Morning Sun

A mother (Blair Brown) comforts her daughter (Edie Falco) in Morning Sun at the Manhattan Theatre Club.

Morning Sun by Simon Stephens is a multigenerational play about a mother, daughter, and granddaughter. Most of their story, both set in and serving as an homage to New York City, has been told before: mother-daughter conflicts, failed love affairs, and childhood friendships that don’t stand the test of time. Stephens has crafted fast-paced, staccato dialogue that moves effortlessly through decades to tell their story.

All the characters in Stephens’s densely layered play are rendered by just three actresses. Blair Brown as the mother, Edie Falco as her daughter, Charley, and Marin Ireland as Tessa, the granddaughter, inhabit not only the main characters, but subsidiary characters such as a childhood friend, husbands, and lovers. In this play it’s not so much about the arc of a story but rather a multicharacter study delivered by three female actors.

Charley (Falco) remembers one of the songs she wrote, as her mother (Brown) looks on.

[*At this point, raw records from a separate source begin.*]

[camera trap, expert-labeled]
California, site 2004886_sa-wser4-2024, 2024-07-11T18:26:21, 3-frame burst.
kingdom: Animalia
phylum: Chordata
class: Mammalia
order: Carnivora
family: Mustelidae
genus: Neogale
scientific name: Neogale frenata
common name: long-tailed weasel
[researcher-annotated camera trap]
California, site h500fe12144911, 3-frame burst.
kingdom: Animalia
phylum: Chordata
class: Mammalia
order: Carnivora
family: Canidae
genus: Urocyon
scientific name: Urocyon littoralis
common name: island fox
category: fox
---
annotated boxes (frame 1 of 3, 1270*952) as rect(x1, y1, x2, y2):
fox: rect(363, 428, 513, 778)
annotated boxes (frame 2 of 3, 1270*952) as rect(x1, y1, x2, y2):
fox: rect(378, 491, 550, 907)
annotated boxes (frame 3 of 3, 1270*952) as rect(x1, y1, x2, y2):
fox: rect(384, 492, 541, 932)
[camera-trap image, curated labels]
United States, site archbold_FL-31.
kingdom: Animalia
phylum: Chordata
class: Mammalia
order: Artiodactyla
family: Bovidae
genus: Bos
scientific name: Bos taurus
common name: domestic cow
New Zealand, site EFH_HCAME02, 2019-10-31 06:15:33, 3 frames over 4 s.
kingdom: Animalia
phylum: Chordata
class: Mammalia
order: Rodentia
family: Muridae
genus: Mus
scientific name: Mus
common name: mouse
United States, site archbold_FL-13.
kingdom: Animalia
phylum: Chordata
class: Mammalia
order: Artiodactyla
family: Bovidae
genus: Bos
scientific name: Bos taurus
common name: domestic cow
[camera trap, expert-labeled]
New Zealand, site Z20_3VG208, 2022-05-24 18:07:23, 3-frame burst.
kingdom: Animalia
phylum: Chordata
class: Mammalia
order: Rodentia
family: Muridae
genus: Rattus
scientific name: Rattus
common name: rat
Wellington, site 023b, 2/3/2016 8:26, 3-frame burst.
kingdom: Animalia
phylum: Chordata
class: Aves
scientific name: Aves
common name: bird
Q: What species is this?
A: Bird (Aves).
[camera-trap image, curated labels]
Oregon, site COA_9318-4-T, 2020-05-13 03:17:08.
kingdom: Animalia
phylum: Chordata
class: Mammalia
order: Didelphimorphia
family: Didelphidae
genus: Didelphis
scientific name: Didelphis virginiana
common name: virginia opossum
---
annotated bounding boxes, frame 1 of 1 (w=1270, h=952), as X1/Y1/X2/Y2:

Yet Stephens has added yet another layer, one that encompasses the multitude of thoughts that drove the characters to love, hate, and make the choices that they did. Stephens presents those thoughts as dialogue. What’s challenging is that in the playbill the actors are listed as 1, 2, and 3 (the script reads the same way). So, while we think of Brown and Falco as mother and daughter, for instance, they are referenced as 2 and 1. As they share a dialogue about the mother’s boyfriend, the third actor (Ireland, say) is also having a dialogue with the daughter, expressing the thoughts in the daughter’s head that she won’t say out loud. It provides rich, raw context for the dialogue.

Although the structure may sound confusing and the storyline unexceptional, under the crisp direction of Lila Neugebauer and in the nuanced acting by the three principals, it works well. The actors are attuned to the conversations, and they interject themselves into an exchange just long enough for the chatter, the thoughts in the head, to be spoken out loud.

Tessa (Marin Ireland) is comforted by her mother (Falco). Photographs by Matthew Murphy.

One standout scene comes when Charley asks her childhood friend to be the godparent to her daughter. Charley is a single parent, and her friend feels justified in telling her that it’s wrong. “I can’t be her godparent because I don’t want to be part of her life because I think her life was caused by your selfishness, and I can’t give my approval to that. I can’t.” The cruelty in her judgment, and Ireland’s delivery, is wrenching.

The evening is not without its flaws, though. The set design, by “dots,” is as confusing as the company’s name. Amid all the dialogue about the quintessential fifth-floor New York walk-up, the use of eight glass block windows at a height that would be typically found in a garden apartment is paradoxical. Sparse furnishings are pushed up against every wall, except for a side chair and ottoman just off center stage. Even the hanging light fixture is crammed into the corner.

Lap Chi Chu employed lighting from warm tones to modern LED bright white light that felt like an afterthought—just there and it changes often. It is distracting. Sadly, what is often used as definitive lighting to depict one’s transition from this life to the afterlife is used twice, making the second—and more important—use anticlimactic. The sound design by Lee Kinney and Daniel Kluger randomly applied a reverb to some of the dialogue, which was confusing and seemingly unnecessary.

Ireland, Brown and Falco work seamlessly as an ensemble: each has a keen awareness of what the others are doing at all times, and all three performers show precise timing in joining a conversation when they’re expressing a character’s thoughts. They are three talented, extraordinary women who know how to bring subtlety to a single word.

Morning Sun runs through Dec. 19 at the Manhattan Theatre Club (131 W 55th St.). The production is one hour and 40 minutes. Performance times vary during the holiday weeks. For tickets and information, visit manhattantheatreclub.com.